Exercise goal:
Copy out the material below, changing each "bamboo stake" to "wooden post" and keeping everything else the same.

==================================================

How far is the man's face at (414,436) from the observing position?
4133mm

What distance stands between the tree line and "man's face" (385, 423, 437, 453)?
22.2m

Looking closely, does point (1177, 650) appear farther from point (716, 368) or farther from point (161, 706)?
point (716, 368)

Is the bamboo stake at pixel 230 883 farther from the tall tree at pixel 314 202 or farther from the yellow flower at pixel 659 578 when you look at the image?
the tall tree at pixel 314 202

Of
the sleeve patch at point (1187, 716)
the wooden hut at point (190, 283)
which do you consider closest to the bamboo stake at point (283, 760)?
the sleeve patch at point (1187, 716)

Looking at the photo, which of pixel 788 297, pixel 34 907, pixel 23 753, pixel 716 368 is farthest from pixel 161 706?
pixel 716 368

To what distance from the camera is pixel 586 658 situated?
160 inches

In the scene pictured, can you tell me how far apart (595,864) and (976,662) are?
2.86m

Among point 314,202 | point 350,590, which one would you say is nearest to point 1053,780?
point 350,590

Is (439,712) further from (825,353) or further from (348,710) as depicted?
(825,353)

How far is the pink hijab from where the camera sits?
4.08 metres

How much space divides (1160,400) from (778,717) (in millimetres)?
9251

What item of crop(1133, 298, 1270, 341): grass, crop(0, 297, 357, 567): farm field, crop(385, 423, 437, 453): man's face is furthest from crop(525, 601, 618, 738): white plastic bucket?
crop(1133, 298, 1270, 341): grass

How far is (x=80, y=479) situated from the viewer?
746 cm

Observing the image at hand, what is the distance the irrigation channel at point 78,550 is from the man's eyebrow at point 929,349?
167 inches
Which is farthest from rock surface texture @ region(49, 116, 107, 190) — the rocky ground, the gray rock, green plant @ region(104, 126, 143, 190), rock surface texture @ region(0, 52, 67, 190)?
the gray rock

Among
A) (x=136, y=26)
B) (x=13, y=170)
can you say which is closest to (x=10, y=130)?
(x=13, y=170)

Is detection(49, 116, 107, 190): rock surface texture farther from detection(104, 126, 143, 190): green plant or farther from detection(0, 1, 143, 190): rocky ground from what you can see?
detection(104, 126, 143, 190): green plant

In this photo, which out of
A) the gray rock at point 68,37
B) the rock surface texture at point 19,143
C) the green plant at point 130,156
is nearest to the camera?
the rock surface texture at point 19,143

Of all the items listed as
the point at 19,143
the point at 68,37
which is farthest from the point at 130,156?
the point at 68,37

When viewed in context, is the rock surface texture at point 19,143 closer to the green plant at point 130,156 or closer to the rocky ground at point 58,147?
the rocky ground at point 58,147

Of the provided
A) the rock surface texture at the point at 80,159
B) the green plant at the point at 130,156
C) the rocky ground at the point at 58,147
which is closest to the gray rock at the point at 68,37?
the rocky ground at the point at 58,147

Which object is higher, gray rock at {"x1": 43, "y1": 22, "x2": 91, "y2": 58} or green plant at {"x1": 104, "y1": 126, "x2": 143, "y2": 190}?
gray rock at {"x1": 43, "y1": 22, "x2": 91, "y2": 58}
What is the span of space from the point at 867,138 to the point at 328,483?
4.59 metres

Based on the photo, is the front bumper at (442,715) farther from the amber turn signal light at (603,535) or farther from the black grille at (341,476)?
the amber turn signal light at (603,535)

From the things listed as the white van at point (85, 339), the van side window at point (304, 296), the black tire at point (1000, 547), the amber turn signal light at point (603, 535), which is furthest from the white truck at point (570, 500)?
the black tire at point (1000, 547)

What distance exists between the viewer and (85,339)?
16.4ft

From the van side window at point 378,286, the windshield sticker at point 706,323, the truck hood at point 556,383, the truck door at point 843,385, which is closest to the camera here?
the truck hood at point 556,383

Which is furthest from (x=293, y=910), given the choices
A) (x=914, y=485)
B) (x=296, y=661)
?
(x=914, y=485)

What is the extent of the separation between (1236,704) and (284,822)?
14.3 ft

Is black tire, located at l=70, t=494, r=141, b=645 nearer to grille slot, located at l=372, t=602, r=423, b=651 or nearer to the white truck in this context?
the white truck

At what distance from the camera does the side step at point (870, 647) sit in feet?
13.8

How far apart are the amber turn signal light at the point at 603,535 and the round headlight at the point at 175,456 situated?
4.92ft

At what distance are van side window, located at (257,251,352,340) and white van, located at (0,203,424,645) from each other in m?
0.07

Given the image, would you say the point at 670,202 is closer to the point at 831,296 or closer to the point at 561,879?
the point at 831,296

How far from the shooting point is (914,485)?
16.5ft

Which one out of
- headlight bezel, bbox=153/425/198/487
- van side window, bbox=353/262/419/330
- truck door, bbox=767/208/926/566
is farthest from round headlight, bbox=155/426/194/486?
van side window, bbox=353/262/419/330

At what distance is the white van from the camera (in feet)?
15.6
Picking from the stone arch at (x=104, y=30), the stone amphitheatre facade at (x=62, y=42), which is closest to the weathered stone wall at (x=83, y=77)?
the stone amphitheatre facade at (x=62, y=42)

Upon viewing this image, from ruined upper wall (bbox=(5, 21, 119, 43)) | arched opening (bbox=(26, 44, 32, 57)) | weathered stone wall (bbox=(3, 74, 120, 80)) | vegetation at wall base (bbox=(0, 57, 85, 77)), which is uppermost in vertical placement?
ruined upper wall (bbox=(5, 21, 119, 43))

==================================================

Full solution:
How far is the man's face at (414,436) from the observing position?
4133mm

What distance stands between the tree line and "man's face" (385, 423, 437, 453)?
22.2m

Looking closely, does point (1177, 650) appear farther from point (716, 368) or farther from point (161, 706)?
point (716, 368)

Is the wooden post at pixel 230 883 farther from the tall tree at pixel 314 202 or farther from the yellow flower at pixel 659 578 when you look at the image?
the tall tree at pixel 314 202

Of
the sleeve patch at point (1187, 716)
the wooden hut at point (190, 283)
which do you consider closest to the wooden post at point (283, 760)?
the sleeve patch at point (1187, 716)

Looking at the photo, which of pixel 788 297, pixel 34 907, pixel 23 753, pixel 716 368 is farthest from pixel 161 706?
pixel 716 368

To what distance from the camera is pixel 586 658 situated?
160 inches

In the scene pictured, can you tell me how far apart (595,864) and (976,662) are?
2.86m

Among point 314,202 | point 350,590, which one would you say is nearest to point 1053,780?
point 350,590

Is (439,712) further from (825,353) or further from (348,710) as depicted?
(825,353)

How far is the pink hijab from where the camera sits?
4.08 metres

How much space divides (1160,400) from (778,717) (in millimetres)?
9251

What item of crop(1133, 298, 1270, 341): grass, crop(0, 297, 357, 567): farm field, crop(385, 423, 437, 453): man's face is furthest from crop(525, 601, 618, 738): white plastic bucket?
crop(1133, 298, 1270, 341): grass

How far is (x=80, y=479) situated from the viewer?
746 cm

Observing the image at hand, what is the distance the irrigation channel at point 78,550 is from the man's eyebrow at point 929,349?
167 inches
Which is farthest from rock surface texture @ region(49, 116, 107, 190) — the rocky ground, the gray rock, green plant @ region(104, 126, 143, 190), rock surface texture @ region(0, 52, 67, 190)?
the gray rock

Among
A) (x=136, y=26)
B) (x=13, y=170)
can you say which is closest to (x=10, y=130)?
(x=13, y=170)

Is detection(49, 116, 107, 190): rock surface texture farther from detection(104, 126, 143, 190): green plant or farther from detection(0, 1, 143, 190): rocky ground from what you can see?
detection(104, 126, 143, 190): green plant

In this photo, which out of
A) the gray rock at point 68,37
B) the rock surface texture at point 19,143
C) the green plant at point 130,156
is nearest to the camera?
the rock surface texture at point 19,143

Of all the items listed as
the point at 19,143
the point at 68,37
which is farthest from the point at 130,156?
the point at 68,37

When viewed in context, is the rock surface texture at point 19,143 closer to the green plant at point 130,156 or closer to the rocky ground at point 58,147?
the rocky ground at point 58,147

Of the provided
A) the rock surface texture at the point at 80,159
B) the green plant at the point at 130,156
C) the rocky ground at the point at 58,147
which is closest to the gray rock at the point at 68,37?
the rocky ground at the point at 58,147

Which object is higher, gray rock at {"x1": 43, "y1": 22, "x2": 91, "y2": 58} or green plant at {"x1": 104, "y1": 126, "x2": 143, "y2": 190}?
gray rock at {"x1": 43, "y1": 22, "x2": 91, "y2": 58}
What is the span of space from the point at 867,138 to the point at 328,483?
4.59 metres

Based on the photo, is the front bumper at (442,715) farther from the amber turn signal light at (603,535) or farther from the black grille at (341,476)?
the amber turn signal light at (603,535)

From the things listed as the white van at point (85, 339), the van side window at point (304, 296), the black tire at point (1000, 547), the amber turn signal light at point (603, 535), which is furthest from the white truck at point (570, 500)?
the black tire at point (1000, 547)

What distance exists between the viewer and (85,339)?
16.4ft

From the van side window at point 378,286, the windshield sticker at point 706,323, the truck hood at point 556,383, the truck door at point 843,385, which is closest to the camera here?
the truck hood at point 556,383

Which is furthest from (x=293, y=910), given the choices
A) (x=914, y=485)
B) (x=296, y=661)
?
(x=914, y=485)

What is the extent of the separation between (1236,704) and (284,822)?
14.3 ft

Is black tire, located at l=70, t=494, r=141, b=645 nearer to grille slot, located at l=372, t=602, r=423, b=651 or nearer to the white truck in this context?
the white truck

At what distance from the camera does the side step at point (870, 647) sit in feet?
13.8

How far apart are the amber turn signal light at the point at 603,535 and the round headlight at the point at 175,456 situated?
4.92ft

At what distance are van side window, located at (257,251,352,340) and white van, located at (0,203,424,645) from each other in m?
0.07

Given the image, would you say the point at 670,202 is closer to the point at 831,296 or closer to the point at 561,879?
the point at 831,296

How far from the shooting point is (914,485)?
16.5ft

Which one out of
- headlight bezel, bbox=153/425/198/487
- van side window, bbox=353/262/419/330
- truck door, bbox=767/208/926/566
is farthest from round headlight, bbox=155/426/194/486?
van side window, bbox=353/262/419/330

At what distance is the white van from the camera (in feet)?
15.6
Picking from the stone arch at (x=104, y=30), the stone amphitheatre facade at (x=62, y=42), which is closest to the weathered stone wall at (x=83, y=77)?
the stone amphitheatre facade at (x=62, y=42)

Upon viewing this image, from ruined upper wall (bbox=(5, 21, 119, 43)) | arched opening (bbox=(26, 44, 32, 57)) | weathered stone wall (bbox=(3, 74, 120, 80)) | vegetation at wall base (bbox=(0, 57, 85, 77)), which is uppermost in vertical placement?
ruined upper wall (bbox=(5, 21, 119, 43))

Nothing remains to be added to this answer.